* Data supplied

========================================================================

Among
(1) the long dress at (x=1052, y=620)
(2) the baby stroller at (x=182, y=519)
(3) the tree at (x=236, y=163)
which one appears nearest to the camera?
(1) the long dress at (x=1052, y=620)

========================================================================

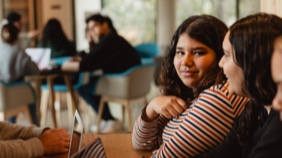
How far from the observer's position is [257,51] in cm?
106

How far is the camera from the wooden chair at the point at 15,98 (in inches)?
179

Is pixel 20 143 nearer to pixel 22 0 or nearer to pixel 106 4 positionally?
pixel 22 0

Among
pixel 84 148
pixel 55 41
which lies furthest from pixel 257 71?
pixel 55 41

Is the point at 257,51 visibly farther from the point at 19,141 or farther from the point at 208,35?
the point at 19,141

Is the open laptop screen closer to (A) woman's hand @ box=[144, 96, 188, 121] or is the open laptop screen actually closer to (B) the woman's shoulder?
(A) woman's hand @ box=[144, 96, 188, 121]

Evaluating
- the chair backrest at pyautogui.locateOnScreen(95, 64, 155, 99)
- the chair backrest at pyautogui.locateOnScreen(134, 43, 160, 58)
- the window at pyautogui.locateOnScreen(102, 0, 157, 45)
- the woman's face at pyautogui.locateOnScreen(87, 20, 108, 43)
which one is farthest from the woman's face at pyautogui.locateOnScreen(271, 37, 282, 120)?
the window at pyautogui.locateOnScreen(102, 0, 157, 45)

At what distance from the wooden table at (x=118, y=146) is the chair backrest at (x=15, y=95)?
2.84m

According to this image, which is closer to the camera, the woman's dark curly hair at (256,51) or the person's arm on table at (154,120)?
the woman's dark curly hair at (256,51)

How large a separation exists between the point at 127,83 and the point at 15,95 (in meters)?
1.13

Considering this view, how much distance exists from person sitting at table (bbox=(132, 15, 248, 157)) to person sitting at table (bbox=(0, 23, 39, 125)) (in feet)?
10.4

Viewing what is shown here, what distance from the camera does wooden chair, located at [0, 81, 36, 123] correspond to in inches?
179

========================================================================

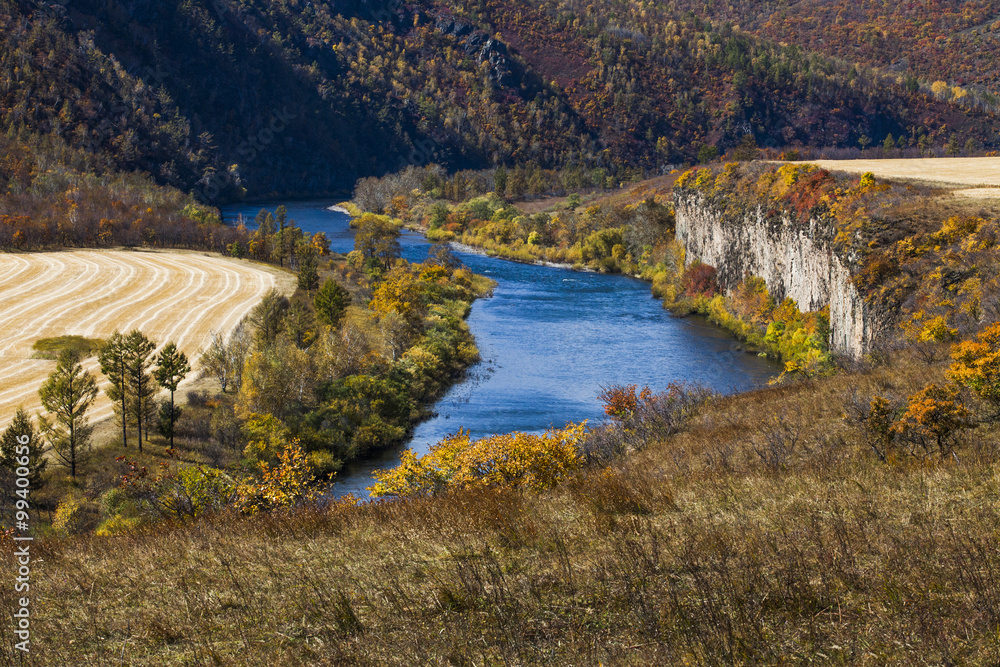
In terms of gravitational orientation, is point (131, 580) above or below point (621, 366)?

========================================================================

* What this task involves
Please pick out each line of the listing above that contains the string "pyautogui" and copy those lines in full.

* Exercise result
- the chair backrest at pyautogui.locateOnScreen(95, 64, 155, 99)
- the chair backrest at pyautogui.locateOnScreen(134, 43, 160, 58)
- the window at pyautogui.locateOnScreen(102, 0, 157, 45)
- the woman's face at pyautogui.locateOnScreen(87, 20, 108, 43)
which one is farthest from the woman's face at pyautogui.locateOnScreen(271, 37, 282, 120)?
the window at pyautogui.locateOnScreen(102, 0, 157, 45)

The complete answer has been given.